La semana pasada, en nuestro complejo de apartamentos, una prueba de antígenos resultó positiva en un edificio cercano. Por consiguiente, todos los residentes de ese edificio entrarían en un periodo de confinamiento. En mi edificio, donde no hubo resultados positivos, un hombre descubrió a una mujer ingresando una caja de artículos domésticos por el sótano. Le preguntó de dónde venía, y cuando ella le respondió que venía del edificio confinado, él le informó a nuestro grupo de chat. Resultó que ella también estaba en el grupo porque era propietaria de apartamentos en ambos edificios y la gerencia le había dicho que se fuera del edificio donde se había detectado el caso positivo. Se desató una discusión larga y brutal entre el hombre y la mujer por mensajes de voz. Se lanzaron varios insultos y acusaciones, de los cuales los más inocuos fueron “cobarde” y “traidora”. Al final, la prueba resultó ser un falso positivo.
Al mismo tiempo, hay multitudes de voluntarios benevolentes que dedican su tiempo y energía para contribuir al esfuerzo de aplicación de pruebas en toda la ciudad. Algunos vecinos en mi comunidad comparten provisiones: el dueño de un gimnasio local deja bolsas y bolsas de comestibles todos los días afuera de su negocio para que cualquier persona las tome. Hasta ahora, la situación no se siente alarmante ni hostil. En general, la gente todavía parece animada, optimista y generosa.

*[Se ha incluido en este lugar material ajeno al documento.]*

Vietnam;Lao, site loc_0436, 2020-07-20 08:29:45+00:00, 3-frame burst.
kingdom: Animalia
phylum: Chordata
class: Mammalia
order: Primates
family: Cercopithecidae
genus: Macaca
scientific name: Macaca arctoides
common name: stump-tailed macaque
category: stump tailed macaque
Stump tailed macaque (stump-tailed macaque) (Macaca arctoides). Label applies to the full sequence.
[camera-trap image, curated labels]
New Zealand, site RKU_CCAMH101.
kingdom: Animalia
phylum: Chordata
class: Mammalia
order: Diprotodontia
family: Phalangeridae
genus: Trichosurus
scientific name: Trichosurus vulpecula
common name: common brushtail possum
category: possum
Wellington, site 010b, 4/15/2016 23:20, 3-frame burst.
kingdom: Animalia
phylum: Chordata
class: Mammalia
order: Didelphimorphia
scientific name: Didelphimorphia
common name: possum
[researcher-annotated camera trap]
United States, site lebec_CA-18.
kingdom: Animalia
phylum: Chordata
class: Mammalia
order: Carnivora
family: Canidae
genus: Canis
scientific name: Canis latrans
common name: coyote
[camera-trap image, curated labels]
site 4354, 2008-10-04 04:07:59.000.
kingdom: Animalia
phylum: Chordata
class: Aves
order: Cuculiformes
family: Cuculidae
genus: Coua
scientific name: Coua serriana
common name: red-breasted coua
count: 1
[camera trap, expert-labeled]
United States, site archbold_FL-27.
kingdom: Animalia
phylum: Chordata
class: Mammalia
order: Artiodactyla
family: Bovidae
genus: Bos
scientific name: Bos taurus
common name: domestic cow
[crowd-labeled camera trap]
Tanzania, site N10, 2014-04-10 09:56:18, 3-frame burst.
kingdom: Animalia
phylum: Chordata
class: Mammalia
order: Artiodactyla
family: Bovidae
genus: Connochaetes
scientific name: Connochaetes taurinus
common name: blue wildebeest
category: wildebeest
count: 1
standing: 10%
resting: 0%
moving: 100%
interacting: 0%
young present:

En este momento, China está siguiendo la tendencia del resto del mundo: repuntes importantes de casos. Somos afortunados de haber estado protegidos durante dos años y estar expuestos al virus ahora que más personas están vacunadas. Antes de que nos alcance la fatiga pandémica y antes de que las comunidades, las familias y las relaciones sufran estragos duraderos, espero que encontremos una manera de superar nuestros límites con dignidad.